Communism (and government in general) has been less successful about coming up with a replacement for that process. National democracy doesn't work for things that are inputs to other products. Too many people will know nothing about the issue. You need something controlled more locally to the industry involved. But what about things that are end products? They are consumed nationally even if produced locally. How to balance the national consumer interest with the local production interest?
The free market response is to allow each individual to control their own consumption and production. The combined decisions of everyone form the market. Communism has yet to develop a practical replacement that works.
The result is that in practice, every communist government (e.g. the Soviet Union) has still had currency. So they haven't been true communist societies as envisioned by Engels, et. al.
Perhaps the answer is that Engels was wrong in how to achieve his goals. Perhaps the true system that meets the goals of communism is the one used by Denmark. Denmark has money and private property, but it also has a substantial welfare state. And many services are provided out of tax money rather than through purely private transactions. Or as hybrids. Individual transactions subsidized by the government. It's not clear that Engels would agree though. And Denmark does not think of itself as a communist system.

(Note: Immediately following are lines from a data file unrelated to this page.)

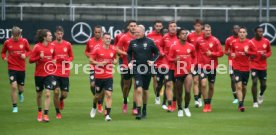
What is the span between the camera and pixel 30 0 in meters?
49.9

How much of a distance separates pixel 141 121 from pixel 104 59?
1893 millimetres

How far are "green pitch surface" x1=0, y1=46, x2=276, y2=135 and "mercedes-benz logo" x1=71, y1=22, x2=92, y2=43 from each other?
738 inches

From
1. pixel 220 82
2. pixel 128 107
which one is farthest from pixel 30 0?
pixel 128 107

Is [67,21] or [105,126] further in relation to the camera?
[67,21]

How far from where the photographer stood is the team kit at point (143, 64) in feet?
68.1

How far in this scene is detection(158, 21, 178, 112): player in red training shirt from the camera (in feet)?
74.3

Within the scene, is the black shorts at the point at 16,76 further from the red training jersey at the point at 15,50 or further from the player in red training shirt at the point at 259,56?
the player in red training shirt at the point at 259,56

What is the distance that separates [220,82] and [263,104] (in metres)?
7.51

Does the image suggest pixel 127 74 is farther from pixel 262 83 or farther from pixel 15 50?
pixel 262 83

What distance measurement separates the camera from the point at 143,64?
21.1 meters

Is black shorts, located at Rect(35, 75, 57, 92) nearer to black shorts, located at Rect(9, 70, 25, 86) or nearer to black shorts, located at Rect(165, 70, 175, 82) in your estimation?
black shorts, located at Rect(9, 70, 25, 86)

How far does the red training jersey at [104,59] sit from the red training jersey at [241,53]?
4.29m

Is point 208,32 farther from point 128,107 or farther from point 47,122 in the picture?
point 47,122

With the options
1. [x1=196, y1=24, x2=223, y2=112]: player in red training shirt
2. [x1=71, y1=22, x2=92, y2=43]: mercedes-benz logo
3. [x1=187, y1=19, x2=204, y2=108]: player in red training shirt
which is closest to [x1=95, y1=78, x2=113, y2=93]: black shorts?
[x1=196, y1=24, x2=223, y2=112]: player in red training shirt
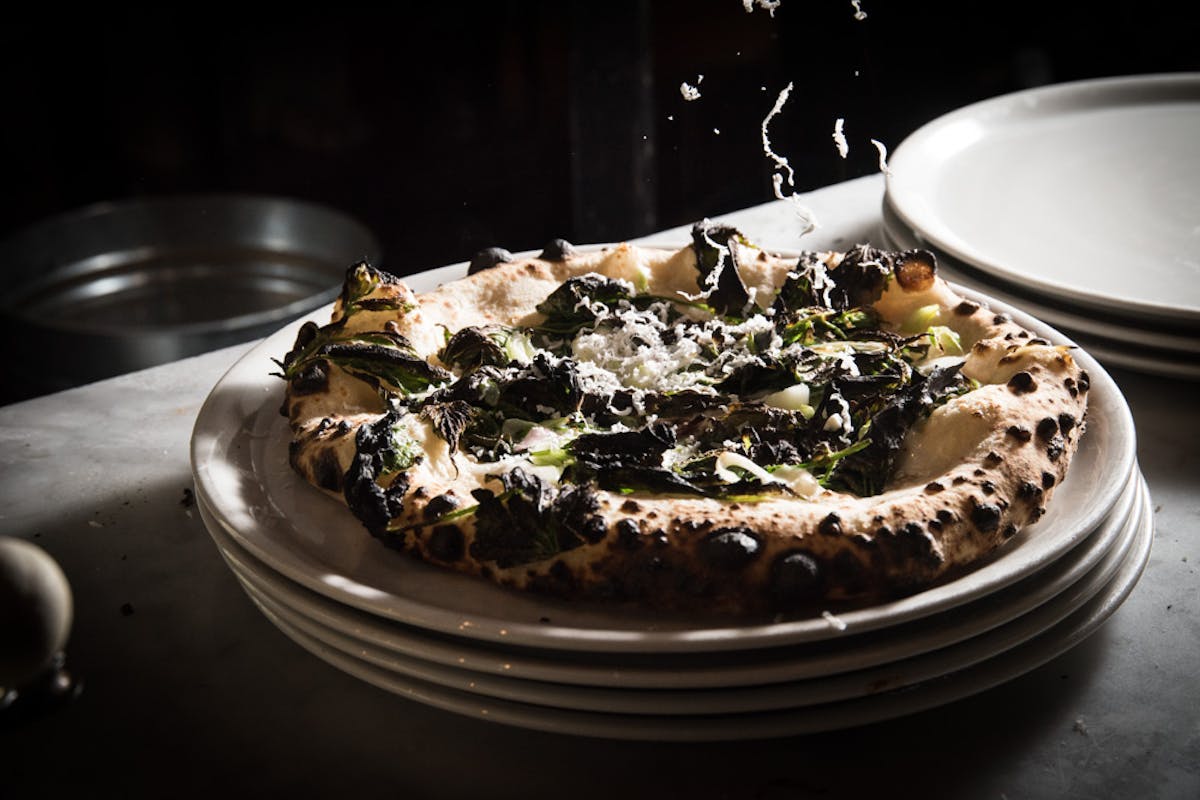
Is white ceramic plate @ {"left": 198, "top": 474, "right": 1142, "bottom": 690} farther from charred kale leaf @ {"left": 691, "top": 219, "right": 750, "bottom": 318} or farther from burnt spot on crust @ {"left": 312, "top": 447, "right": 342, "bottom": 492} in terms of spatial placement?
charred kale leaf @ {"left": 691, "top": 219, "right": 750, "bottom": 318}

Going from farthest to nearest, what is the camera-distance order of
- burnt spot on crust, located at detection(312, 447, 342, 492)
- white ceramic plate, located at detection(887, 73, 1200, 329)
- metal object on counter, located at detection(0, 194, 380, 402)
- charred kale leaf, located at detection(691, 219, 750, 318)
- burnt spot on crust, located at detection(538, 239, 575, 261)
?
metal object on counter, located at detection(0, 194, 380, 402) < white ceramic plate, located at detection(887, 73, 1200, 329) < burnt spot on crust, located at detection(538, 239, 575, 261) < charred kale leaf, located at detection(691, 219, 750, 318) < burnt spot on crust, located at detection(312, 447, 342, 492)

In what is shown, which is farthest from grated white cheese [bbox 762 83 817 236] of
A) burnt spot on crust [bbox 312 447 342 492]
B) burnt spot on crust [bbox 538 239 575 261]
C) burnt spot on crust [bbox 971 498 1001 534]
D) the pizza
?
burnt spot on crust [bbox 312 447 342 492]

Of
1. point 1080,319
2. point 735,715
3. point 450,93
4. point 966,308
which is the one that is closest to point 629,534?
point 735,715

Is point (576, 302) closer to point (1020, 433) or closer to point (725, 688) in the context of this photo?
point (1020, 433)

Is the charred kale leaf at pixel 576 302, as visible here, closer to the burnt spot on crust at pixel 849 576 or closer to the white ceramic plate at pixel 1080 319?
the white ceramic plate at pixel 1080 319

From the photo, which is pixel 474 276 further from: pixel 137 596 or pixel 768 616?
pixel 768 616

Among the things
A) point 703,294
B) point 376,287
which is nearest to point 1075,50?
point 703,294
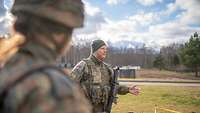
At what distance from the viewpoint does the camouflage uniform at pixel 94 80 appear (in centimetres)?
732

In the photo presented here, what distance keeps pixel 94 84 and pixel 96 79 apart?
10cm

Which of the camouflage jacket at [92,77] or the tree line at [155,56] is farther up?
the tree line at [155,56]

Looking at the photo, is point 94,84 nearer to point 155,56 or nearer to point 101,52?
point 101,52

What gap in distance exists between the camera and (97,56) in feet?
24.8

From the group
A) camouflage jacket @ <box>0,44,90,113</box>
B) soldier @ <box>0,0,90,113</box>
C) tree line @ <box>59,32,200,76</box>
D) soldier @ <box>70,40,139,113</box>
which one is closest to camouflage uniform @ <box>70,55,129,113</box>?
soldier @ <box>70,40,139,113</box>

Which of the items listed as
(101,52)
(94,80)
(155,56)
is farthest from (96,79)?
(155,56)

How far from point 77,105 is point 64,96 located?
83 mm

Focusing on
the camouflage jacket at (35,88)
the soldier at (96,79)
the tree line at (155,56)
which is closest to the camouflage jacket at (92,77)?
the soldier at (96,79)

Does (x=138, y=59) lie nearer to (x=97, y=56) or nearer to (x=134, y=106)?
(x=134, y=106)

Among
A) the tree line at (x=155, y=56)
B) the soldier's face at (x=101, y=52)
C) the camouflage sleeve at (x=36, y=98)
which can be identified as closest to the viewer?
the camouflage sleeve at (x=36, y=98)

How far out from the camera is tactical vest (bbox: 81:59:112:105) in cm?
733

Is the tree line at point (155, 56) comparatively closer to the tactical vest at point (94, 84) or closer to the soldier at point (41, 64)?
the tactical vest at point (94, 84)

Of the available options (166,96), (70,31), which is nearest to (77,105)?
(70,31)

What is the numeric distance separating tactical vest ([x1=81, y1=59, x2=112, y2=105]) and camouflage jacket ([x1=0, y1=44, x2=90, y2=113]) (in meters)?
5.60
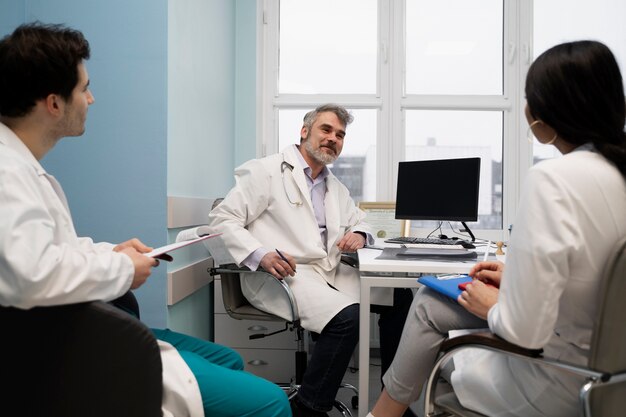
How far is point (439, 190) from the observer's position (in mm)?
2518

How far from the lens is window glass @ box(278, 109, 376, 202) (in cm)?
318

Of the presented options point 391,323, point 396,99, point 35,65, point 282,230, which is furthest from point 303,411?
point 396,99

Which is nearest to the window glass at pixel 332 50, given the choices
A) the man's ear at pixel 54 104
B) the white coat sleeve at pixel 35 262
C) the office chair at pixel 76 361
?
the man's ear at pixel 54 104

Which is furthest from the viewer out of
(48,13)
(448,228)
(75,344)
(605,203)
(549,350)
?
(448,228)

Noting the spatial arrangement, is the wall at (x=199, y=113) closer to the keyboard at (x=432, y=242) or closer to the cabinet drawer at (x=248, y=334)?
the cabinet drawer at (x=248, y=334)

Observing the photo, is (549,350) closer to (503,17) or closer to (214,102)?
(214,102)

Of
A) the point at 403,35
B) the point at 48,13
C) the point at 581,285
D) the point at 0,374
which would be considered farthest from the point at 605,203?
the point at 403,35

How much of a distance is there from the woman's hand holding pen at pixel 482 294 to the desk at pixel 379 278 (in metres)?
0.40

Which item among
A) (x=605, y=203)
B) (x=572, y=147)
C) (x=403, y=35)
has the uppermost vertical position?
(x=403, y=35)

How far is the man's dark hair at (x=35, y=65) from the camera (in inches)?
39.1

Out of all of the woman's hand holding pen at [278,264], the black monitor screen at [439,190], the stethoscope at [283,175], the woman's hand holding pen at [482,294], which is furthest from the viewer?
the black monitor screen at [439,190]

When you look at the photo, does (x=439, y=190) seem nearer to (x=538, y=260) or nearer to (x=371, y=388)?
(x=371, y=388)

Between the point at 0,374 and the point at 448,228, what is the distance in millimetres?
2606

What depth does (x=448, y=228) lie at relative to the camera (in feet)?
9.95
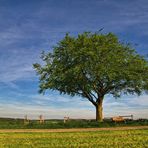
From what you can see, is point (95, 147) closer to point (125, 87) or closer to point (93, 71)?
point (93, 71)

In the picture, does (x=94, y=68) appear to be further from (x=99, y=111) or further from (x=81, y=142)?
(x=81, y=142)

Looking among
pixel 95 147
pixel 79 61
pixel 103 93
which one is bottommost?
pixel 95 147

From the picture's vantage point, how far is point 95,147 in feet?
57.6

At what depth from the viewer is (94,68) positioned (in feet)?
243

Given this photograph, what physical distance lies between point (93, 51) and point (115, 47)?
5.03 m

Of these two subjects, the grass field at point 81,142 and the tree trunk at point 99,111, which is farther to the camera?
the tree trunk at point 99,111

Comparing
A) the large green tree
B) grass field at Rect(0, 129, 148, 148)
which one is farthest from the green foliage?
grass field at Rect(0, 129, 148, 148)

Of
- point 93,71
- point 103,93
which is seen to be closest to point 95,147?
point 93,71

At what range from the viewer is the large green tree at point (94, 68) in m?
74.3

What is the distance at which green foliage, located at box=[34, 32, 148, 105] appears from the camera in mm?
74312

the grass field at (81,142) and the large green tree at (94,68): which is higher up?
the large green tree at (94,68)

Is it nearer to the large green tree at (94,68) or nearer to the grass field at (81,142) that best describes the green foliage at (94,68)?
the large green tree at (94,68)

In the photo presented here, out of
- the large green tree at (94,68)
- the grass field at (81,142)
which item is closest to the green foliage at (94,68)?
the large green tree at (94,68)

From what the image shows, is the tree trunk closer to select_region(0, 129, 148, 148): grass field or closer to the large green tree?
the large green tree
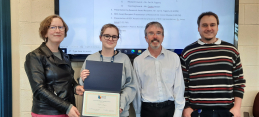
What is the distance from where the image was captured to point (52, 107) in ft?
4.52

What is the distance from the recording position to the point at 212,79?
1.69 meters

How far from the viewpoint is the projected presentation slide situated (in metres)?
2.07

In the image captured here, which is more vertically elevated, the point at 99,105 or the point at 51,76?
the point at 51,76

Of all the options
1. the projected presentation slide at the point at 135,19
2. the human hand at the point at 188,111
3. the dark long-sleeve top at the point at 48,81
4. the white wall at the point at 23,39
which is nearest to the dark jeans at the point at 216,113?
the human hand at the point at 188,111

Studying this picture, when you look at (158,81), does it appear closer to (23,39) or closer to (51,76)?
(51,76)

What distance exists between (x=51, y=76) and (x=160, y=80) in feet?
3.23

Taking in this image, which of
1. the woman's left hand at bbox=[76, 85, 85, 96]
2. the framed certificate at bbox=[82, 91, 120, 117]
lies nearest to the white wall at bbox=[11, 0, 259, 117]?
the woman's left hand at bbox=[76, 85, 85, 96]

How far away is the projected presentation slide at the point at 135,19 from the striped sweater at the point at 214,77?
18.9 inches

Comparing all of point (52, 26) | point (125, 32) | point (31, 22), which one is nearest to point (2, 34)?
point (31, 22)

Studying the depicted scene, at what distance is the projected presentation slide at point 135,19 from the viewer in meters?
2.07

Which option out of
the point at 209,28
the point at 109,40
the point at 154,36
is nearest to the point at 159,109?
the point at 154,36

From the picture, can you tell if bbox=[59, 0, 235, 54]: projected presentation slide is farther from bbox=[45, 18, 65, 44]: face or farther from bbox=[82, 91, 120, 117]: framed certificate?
bbox=[82, 91, 120, 117]: framed certificate

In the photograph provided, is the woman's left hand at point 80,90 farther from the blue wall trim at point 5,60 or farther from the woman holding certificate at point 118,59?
the blue wall trim at point 5,60

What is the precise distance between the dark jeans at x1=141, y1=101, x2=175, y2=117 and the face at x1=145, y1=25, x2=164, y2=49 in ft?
1.83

Perhaps the real answer is that the theoretical model of communism is impossible to implement. A new model would have to be proposed. Since it hasn't yet, we can't really say if it would have currency or not.
In my opinion, Denmark is closer to meeting the goals of communism than any actual communist state. I.e. the poorest person in Denmark enjoys more access to resources than the average person in the Soviet Union did. So if you throw out how Engels, Marx, et. al. thought that communism would work and instead set a variety of measures, Denmark's system outperforms any actual implementations of communism. So Denmark may better represent the "victory of the proletariat" than any communist country.